* **De opdrachten**
• A. Wie mag het college volgens de tekst over jeugdhulp en het pgb tijdens het onderzoek om advies vragen?
• B. Schrijf de tekst over jeugdhulp en het pgb verder na de laatste zin.

++++ Tekstfragment

Artikel 4.6 Inhoud beschikking

Indien de jeugdige of zijn ouders een aanvraag bij het college indienen of er een beschikking afgegeven wordt, dient het college een schriftelijke beschikking op te stellen, waartegen zij bezwaar en beroep kunnen indienen. In de beschikking staat de informatie die voor de ouder(s) en of jeugdige nodig is om hun rechtspositie te bepalen en te begrijpen.

Artikel 4.7 Advisering

Dit artikel geeft aan dat het voor het college mogelijk is om een extern deskundige om advies te vragen in het onderzoek. De jeugdige en/of ouders worden hiervan op de hoogte gesteld.

Hoofdstuk 5 Persoonsgebonden budget

Artikel 5.1 Regels voor Persoonsgebonden budget

Alvorens een pgb toe te kennen is het van belang dat het college toetst aan de criteria zoals vastgelegd in artikel 8.1.1 lid 2 Jeugdwet. Eén van die criteria is dat de kwaliteit van de in te kopen hulp naar het oordeel van het college geborgd is. In dat kader moet het college, bij de wens om hulp van het sociale netwerk te betrekken, beoordelen of de benodigde hulp wel door het sociale netwerk geboden kan worden. Als de conclusie is dat de ontwikkeldoelen niet bereikt kunnen worden als de betreffende hulp door iemand uit het sociale netwerk wordt geboden, kan dat reden zijn om het pgb te weigeren. De kwaliteit van de in te zetten hulp is dan immers niet geborgd.

++++++++
++++ De lijst

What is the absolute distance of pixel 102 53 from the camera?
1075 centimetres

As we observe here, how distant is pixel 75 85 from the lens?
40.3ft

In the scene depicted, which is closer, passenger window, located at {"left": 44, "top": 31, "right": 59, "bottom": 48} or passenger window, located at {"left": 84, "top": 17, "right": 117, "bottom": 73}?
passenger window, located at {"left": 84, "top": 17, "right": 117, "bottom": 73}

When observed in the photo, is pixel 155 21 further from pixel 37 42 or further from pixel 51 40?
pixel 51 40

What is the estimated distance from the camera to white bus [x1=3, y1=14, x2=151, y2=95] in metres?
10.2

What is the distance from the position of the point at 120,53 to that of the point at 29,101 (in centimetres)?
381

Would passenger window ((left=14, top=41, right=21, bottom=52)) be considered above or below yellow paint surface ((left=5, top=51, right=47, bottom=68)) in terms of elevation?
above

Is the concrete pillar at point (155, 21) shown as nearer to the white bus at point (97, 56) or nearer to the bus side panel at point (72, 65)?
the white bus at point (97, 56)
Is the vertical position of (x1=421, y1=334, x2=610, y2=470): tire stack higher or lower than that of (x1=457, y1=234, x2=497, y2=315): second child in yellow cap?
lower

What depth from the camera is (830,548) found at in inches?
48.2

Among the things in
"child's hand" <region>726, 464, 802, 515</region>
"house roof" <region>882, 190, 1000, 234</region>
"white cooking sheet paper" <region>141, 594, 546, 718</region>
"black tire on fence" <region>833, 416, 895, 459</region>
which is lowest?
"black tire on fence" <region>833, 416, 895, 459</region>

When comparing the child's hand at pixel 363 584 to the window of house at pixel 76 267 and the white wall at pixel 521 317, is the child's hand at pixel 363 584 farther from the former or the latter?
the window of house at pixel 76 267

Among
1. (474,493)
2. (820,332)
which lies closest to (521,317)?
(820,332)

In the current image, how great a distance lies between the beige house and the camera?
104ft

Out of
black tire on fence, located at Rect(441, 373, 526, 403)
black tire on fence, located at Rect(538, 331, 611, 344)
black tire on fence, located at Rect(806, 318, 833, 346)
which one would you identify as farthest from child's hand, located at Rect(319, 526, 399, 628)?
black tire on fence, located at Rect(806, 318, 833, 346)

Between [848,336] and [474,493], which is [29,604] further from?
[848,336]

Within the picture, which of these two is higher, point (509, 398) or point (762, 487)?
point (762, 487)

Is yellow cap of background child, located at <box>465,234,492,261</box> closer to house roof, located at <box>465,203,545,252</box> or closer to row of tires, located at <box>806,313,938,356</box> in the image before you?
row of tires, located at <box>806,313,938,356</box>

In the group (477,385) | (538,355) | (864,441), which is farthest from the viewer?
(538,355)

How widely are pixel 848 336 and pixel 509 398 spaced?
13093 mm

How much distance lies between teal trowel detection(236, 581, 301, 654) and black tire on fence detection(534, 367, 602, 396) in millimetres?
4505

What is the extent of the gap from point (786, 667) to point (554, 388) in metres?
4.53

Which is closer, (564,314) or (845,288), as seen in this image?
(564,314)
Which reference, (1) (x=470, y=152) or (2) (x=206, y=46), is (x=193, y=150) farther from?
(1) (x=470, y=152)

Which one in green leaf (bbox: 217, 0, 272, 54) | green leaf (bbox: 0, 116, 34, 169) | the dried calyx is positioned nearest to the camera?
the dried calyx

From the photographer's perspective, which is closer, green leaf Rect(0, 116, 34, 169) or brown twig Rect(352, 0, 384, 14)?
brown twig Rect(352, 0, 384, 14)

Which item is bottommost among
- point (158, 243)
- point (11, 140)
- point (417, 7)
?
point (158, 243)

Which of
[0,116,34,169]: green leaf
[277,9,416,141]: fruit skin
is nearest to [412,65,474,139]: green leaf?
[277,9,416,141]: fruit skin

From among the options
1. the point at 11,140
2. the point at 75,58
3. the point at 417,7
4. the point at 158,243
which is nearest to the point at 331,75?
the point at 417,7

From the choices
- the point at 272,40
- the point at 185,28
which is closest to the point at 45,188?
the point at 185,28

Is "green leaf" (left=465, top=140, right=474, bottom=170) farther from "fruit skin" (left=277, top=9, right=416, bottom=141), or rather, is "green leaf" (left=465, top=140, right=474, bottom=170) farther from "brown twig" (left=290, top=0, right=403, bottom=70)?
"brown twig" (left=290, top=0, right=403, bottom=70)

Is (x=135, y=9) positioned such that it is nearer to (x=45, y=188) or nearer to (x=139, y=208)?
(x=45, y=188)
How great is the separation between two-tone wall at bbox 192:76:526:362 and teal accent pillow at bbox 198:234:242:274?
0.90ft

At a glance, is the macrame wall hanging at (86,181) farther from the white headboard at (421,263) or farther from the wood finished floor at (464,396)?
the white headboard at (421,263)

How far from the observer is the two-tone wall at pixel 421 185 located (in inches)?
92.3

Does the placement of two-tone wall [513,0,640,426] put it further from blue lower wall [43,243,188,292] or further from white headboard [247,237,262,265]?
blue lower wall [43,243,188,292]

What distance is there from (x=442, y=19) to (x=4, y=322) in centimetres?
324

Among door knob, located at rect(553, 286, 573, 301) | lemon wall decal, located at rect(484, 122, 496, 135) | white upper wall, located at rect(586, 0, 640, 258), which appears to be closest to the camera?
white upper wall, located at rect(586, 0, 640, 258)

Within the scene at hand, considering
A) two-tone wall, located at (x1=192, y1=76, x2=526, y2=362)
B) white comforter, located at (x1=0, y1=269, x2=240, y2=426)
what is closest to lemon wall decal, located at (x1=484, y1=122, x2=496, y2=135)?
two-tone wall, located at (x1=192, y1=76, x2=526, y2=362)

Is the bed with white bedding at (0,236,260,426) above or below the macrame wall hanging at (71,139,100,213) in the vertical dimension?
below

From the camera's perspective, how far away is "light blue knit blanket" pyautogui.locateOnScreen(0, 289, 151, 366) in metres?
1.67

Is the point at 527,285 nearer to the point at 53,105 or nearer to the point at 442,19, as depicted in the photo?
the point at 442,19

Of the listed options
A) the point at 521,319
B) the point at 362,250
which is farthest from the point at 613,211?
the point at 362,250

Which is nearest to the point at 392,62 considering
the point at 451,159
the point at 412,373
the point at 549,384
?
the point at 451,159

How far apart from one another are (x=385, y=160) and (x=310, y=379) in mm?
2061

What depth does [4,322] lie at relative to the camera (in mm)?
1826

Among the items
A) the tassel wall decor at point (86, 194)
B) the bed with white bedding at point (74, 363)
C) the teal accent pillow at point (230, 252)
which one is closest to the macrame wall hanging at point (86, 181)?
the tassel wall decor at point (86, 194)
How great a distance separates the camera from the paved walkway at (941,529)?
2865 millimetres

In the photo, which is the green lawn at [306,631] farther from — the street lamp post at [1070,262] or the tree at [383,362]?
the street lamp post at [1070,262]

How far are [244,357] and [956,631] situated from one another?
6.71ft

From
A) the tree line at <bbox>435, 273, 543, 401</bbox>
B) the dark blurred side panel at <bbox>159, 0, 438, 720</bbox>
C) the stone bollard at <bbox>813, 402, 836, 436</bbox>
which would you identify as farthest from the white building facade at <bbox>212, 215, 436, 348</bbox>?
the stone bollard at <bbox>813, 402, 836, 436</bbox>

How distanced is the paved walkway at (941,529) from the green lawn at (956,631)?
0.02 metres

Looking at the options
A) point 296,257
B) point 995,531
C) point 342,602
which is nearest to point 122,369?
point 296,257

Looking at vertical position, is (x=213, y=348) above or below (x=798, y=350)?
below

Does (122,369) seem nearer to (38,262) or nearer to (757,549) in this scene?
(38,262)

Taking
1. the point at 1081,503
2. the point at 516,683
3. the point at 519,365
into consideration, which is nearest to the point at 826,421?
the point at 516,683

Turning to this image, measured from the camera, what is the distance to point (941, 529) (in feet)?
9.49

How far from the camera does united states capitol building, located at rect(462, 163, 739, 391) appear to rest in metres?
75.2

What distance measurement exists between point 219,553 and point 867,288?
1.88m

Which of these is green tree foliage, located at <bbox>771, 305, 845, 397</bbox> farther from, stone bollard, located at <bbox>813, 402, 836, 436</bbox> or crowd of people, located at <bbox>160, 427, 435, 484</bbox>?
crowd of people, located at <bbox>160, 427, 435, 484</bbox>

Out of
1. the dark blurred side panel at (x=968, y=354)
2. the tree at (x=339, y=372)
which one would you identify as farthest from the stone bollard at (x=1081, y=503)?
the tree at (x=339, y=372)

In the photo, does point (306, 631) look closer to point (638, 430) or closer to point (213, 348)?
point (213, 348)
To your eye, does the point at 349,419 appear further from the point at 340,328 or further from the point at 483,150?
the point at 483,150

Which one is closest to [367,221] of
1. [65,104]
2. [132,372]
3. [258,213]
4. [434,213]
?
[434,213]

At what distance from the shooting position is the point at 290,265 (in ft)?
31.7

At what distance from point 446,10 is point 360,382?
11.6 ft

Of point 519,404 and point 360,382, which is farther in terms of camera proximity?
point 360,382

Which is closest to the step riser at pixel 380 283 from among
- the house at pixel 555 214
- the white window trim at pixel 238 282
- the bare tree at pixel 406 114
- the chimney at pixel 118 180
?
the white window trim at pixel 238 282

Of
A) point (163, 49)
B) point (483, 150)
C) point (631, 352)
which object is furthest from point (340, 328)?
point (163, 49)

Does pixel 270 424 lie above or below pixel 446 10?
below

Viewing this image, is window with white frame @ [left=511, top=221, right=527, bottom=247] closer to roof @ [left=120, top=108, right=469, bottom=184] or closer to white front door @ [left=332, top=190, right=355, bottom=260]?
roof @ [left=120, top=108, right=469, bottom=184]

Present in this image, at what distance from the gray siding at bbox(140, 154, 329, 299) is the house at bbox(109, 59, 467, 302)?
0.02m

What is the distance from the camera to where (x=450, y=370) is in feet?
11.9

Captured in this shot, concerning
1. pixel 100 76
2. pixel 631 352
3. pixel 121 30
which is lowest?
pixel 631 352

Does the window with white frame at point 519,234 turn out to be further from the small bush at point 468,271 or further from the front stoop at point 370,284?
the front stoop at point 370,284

++++++++

* **Antwoorden per opdracht**
• A. Een extern deskundige.

• B.
In lid 4 staan de voorwaarden genoemd waaronder het college een Pgb kan verstrekken aan persoon die behoort tot het sociale netwerk.

In lid 5 staat dat jeugdhulp geleverd door bloed- of aanverwanten in de eerste, tweede of derde graad van de budgethouder, altijd wordt aangemerkt als informele hulp. Verwanten in de eerste graad zijn ouders of kinderen. Verwanten in de tweede graad zijn grootouders, kleinkinderen en broers en zussen. Familie in de derde graad zijn overgrootouders, ooms en tantes (broers of zussen van de ouders), neven en nichten (kinderen van broers of zussen). Jeugdhulp geleverd door een van de genoemde bloed- of aanverwanten wordt dus aangemerkt als informele jeugdhulp.

Lid 8 bepaalt dat de formele hulpverlener die in het kader van een Pgb ondersteuning verleent moet voldoen aan de kwaliteitseisen zoals die in de Jeugdwet zijn gesteld onder hoofdstuk 4. De afspraken moeten worden vastgelegd in de modelovereenkomst van de Sociale Verzekeringsbank (SVB) (lid 9).

In lid 10 staat dat het college onderzoek kan doen naar de rechtmatigheid, de kwaliteit en de doelmatigheid van de Pgb-bestedingen.

In lid 11 staat dat het college ruimte heeft om nog nadere regels te stellen over de aan het pgb verbonden voorwaarden en verplichtingen.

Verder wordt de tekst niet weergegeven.